Task directions.
Take the listing and give it again exactly, from its first line to its last line.

Provided entries.
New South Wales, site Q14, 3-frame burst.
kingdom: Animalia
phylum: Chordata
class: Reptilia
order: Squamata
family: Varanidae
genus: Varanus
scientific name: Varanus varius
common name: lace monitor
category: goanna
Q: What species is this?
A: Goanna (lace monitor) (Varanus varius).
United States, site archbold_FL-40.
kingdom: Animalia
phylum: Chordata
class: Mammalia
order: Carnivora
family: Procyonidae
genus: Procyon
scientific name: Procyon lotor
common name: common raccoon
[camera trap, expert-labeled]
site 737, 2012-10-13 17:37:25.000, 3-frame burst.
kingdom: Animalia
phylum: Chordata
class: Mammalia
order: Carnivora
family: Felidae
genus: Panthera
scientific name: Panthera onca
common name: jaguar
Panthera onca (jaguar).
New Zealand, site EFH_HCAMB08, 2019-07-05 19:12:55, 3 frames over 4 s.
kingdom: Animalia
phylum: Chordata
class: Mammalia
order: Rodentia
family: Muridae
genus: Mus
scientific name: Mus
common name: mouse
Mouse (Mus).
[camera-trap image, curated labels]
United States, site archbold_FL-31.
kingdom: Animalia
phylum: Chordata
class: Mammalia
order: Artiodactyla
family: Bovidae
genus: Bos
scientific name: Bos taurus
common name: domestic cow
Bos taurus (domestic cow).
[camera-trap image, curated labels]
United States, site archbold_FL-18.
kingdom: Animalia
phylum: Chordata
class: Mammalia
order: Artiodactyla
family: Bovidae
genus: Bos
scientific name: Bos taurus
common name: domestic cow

Solution to the exercise.
New South Wales, site Q14, 3-frame burst.
kingdom: Animalia
phylum: Chordata
class: Reptilia
order: Squamata
family: Varanidae
genus: Varanus
scientific name: Varanus varius
common name: lace monitor
category: goanna
Q: What species is this?
A: Goanna (lace monitor) (Varanus varius).
United States, site archbold_FL-40.
kingdom: Animalia
phylum: Chordata
class: Mammalia
order: Carnivora
family: Procyonidae
genus: Procyon
scientific name: Procyon lotor
common name: common raccoon
[camera trap, expert-labeled]
site 737, 2012-10-13 17:37:25.000, 3-frame burst.
kingdom: Animalia
phylum: Chordata
class: Mammalia
order: Carnivora
family: Felidae
genus: Panthera
scientific name: Panthera onca
common name: jaguar
Panthera onca (jaguar).
New Zealand, site EFH_HCAMB08, 2019-07-05 19:12:55, 3 frames over 4 s.
kingdom: Animalia
phylum: Chordata
class: Mammalia
order: Rodentia
family: Muridae
genus: Mus
scientific name: Mus
common name: mouse
Mouse (Mus).
[camera-trap image, curated labels]
United States, site archbold_FL-31.
kingdom: Animalia
phylum: Chordata
class: Mammalia
order: Artiodactyla
family: Bovidae
genus: Bos
scientific name: Bos taurus
common name: domestic cow
Bos taurus (domestic cow).
[camera-trap image, curated labels]
United States, site archbold_FL-18.
kingdom: Animalia
phylum: Chordata
class: Mammalia
order: Artiodactyla
family: Bovidae
genus: Bos
scientific name: Bos taurus
common name: domestic cow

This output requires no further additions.